Monday, Sep. 16, 1985
A Letter From the Publisher
By John A. Meyers
Except for the occasional lurid headline and sketchy story, the epidemic of murderous violence by young U.S. black men against one another goes largely unreported. This week, TIME's Nation section features a full-length account of this alarming phenomenon in American society. The idea for the story, and a large portion of the reporting, came from Correspondent Jack White, until recently a member of the New York bureau and now Chicago bureau chief.
Says White: "As a black reporter specializing in black America, I had long been aware of the plague of black-on-black homicide in the nation's ghettos. But it took two incidents to focus the story. One was the brutal murder in Chicago last year of a black high school basketball star, Ben Wilson, by two youths who seemed to have no motive at all. The other was the incredible burst of support from black New Yorkers for Bernhard Goetz, the white subway vigilante. He was a lightning rod for the fears that many blacks have of their own violent young men."
White interviewed crime victims' relatives, police officers and academics in New York and other Eastern cities. In Chicago, Correspondent Don Winbush reported from neighborhoods afflicted by youth-gang violence. He observes, "All around me were decent, hardworking, caring, strong-willed people. How could senseless, callous acts of violence erupt so frequently?"
Los Angeles Correspondent Dan Goodgame spent a long night with dedicated doctors, most of them black, in a hospital emergency room in the city's violence-ridden south-central ghetto. "It was a relatively quiet night," says Goodgame. "Only five gunshot wounds, four serious stab wounds and four head injuries from clubbings." In the line of duty, Atlanta Reporter Frank Washington once found himself threatened by a "steelyeyed" street tough in Miami's Coconut Grove area. "If he saw me hanging around much longer, he would kill me. It was that simple, and that sad."
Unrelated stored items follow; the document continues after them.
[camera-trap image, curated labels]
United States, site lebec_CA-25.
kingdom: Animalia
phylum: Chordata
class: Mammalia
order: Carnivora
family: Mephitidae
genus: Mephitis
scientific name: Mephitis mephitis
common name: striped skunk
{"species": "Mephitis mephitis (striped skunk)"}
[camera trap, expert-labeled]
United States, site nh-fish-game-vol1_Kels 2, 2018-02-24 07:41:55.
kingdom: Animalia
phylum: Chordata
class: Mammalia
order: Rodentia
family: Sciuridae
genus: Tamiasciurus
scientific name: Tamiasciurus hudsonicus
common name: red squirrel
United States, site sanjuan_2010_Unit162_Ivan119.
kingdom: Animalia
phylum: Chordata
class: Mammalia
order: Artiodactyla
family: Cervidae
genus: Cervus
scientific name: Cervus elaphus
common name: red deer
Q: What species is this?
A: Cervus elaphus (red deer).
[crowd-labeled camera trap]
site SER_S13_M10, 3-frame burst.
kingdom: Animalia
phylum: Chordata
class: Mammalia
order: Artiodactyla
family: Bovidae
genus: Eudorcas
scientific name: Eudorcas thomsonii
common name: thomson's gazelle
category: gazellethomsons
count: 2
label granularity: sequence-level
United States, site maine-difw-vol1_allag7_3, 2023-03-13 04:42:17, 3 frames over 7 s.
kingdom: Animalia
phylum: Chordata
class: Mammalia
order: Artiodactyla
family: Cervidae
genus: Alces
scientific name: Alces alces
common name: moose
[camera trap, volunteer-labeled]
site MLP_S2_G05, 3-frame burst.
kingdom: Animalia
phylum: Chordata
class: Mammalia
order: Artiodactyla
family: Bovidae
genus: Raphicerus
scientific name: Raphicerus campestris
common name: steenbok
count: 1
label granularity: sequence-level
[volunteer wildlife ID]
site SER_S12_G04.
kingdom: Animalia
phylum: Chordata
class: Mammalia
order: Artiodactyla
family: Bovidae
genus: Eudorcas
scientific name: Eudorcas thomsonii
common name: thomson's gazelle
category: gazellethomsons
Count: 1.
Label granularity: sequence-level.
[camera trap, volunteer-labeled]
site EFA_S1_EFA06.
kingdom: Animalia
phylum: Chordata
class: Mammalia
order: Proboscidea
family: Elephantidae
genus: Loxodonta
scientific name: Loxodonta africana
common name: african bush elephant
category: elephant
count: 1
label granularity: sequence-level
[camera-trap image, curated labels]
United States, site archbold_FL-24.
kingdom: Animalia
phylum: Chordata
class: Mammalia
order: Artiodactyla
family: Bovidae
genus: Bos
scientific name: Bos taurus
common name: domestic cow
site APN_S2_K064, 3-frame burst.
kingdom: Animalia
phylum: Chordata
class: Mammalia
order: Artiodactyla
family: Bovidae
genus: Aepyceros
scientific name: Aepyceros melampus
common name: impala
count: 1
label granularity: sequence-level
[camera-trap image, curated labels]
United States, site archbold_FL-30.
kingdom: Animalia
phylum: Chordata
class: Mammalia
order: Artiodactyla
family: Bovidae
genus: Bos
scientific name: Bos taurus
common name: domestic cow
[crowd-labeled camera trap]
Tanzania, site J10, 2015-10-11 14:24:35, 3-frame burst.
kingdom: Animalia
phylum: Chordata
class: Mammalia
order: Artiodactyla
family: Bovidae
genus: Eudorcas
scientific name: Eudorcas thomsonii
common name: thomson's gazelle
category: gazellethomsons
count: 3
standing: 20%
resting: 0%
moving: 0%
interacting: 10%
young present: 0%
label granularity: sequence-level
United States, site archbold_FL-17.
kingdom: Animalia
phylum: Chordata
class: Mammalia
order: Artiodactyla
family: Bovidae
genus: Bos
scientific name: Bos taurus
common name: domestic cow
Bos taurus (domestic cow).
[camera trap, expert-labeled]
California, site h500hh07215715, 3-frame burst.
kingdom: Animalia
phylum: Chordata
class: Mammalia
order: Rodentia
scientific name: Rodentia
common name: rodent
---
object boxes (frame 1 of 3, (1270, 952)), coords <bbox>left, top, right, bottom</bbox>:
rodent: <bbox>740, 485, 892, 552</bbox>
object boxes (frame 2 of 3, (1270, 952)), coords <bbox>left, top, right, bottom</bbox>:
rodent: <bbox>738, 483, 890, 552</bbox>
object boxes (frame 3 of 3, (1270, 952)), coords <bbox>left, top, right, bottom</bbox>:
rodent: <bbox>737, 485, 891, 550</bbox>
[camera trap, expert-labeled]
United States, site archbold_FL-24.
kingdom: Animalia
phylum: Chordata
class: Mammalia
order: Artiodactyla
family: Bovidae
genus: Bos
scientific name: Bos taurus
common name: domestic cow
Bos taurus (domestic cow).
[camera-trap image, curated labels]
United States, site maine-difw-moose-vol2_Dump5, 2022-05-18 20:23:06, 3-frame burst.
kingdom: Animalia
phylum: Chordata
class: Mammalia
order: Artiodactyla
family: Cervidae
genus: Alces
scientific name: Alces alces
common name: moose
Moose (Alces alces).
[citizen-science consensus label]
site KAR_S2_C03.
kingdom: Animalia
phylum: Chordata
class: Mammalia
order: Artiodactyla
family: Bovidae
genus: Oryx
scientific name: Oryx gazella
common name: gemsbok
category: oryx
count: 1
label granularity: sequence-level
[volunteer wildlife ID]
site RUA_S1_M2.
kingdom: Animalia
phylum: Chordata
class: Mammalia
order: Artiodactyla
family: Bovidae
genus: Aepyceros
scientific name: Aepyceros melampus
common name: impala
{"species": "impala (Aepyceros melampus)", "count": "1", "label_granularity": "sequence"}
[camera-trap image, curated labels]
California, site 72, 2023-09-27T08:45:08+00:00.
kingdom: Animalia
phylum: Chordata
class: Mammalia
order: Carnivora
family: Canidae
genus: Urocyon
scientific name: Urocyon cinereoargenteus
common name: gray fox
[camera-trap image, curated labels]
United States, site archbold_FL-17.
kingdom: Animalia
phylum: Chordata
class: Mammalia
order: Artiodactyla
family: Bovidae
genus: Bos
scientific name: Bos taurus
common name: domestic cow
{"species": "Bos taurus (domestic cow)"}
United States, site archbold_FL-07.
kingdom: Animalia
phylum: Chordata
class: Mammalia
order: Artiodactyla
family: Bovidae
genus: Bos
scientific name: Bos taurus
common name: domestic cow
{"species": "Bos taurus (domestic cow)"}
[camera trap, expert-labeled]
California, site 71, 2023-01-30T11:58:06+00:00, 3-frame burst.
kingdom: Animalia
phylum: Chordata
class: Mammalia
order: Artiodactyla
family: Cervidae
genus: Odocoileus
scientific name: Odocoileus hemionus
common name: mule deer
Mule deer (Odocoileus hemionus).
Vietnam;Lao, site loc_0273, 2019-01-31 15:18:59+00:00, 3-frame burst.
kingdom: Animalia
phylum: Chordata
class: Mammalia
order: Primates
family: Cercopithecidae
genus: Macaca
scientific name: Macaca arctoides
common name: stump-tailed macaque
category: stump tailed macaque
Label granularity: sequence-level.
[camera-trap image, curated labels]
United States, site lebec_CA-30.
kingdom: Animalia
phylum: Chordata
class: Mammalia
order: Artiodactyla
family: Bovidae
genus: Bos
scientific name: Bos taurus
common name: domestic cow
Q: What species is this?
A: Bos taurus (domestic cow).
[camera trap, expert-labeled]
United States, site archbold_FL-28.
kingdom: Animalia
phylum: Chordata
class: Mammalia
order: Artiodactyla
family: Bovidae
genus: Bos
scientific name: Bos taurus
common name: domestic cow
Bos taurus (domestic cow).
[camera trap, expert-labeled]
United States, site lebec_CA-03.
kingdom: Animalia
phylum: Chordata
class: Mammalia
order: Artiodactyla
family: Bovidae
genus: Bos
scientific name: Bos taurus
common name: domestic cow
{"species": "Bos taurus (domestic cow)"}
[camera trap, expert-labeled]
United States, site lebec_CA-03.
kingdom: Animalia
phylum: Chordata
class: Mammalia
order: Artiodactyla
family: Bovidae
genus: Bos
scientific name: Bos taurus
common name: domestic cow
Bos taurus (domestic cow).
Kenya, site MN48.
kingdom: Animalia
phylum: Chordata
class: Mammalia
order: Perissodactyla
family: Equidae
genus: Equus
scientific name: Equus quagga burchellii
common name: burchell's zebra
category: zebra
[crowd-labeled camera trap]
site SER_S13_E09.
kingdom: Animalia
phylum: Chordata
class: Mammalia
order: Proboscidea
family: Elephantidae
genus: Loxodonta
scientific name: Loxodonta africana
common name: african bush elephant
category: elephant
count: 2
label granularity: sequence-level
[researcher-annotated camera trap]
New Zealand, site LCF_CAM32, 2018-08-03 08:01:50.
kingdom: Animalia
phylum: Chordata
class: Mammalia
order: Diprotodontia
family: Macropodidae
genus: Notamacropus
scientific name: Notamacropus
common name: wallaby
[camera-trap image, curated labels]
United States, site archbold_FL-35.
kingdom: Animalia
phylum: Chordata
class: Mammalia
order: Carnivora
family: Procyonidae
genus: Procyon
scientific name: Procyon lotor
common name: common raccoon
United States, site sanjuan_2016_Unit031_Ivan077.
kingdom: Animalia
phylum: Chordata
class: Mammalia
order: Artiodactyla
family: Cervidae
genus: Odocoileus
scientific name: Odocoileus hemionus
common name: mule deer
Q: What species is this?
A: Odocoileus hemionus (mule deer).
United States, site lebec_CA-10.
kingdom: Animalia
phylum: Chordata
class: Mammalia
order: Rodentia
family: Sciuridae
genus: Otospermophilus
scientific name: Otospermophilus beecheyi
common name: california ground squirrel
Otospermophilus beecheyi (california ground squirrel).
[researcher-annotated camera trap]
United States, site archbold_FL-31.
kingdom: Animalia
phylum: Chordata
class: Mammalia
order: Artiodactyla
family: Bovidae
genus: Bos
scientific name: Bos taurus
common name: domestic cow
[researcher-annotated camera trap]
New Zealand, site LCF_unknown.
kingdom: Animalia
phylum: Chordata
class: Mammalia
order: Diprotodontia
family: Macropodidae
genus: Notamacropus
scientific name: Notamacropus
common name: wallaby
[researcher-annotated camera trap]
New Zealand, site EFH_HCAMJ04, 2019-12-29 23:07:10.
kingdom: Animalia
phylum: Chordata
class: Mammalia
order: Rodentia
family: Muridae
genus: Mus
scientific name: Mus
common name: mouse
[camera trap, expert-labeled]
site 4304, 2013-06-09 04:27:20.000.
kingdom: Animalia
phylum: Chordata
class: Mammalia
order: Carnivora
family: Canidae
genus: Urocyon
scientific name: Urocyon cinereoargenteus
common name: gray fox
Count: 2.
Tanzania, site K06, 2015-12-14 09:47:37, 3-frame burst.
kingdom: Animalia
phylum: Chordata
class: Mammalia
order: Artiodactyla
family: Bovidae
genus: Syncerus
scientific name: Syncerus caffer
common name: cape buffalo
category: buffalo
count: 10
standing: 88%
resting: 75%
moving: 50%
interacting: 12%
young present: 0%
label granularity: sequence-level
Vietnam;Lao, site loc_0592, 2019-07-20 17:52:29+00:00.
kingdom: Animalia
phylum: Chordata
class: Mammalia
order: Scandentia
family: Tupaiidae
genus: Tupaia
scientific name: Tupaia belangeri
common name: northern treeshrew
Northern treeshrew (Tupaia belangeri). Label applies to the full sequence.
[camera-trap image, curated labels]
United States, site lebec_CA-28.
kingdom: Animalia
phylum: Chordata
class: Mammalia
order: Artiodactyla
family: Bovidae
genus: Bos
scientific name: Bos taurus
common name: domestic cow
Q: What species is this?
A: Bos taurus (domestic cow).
Staff Writer Richard Stengel, who incorporated the bureaus' vivid reports in his story, immersed himself in books and papers on the subject by criminologists and social scientists. Senior Editor Walter Isaacson supervised the project. Says he: "It was important to amass as much research as possible. Black-on-black violence is a very sensitive subject, one that black leaders are only now willing to talk about." White agrees: "I thought it was time to bring it out of the closet. It's time, long past time, for the killing to stop."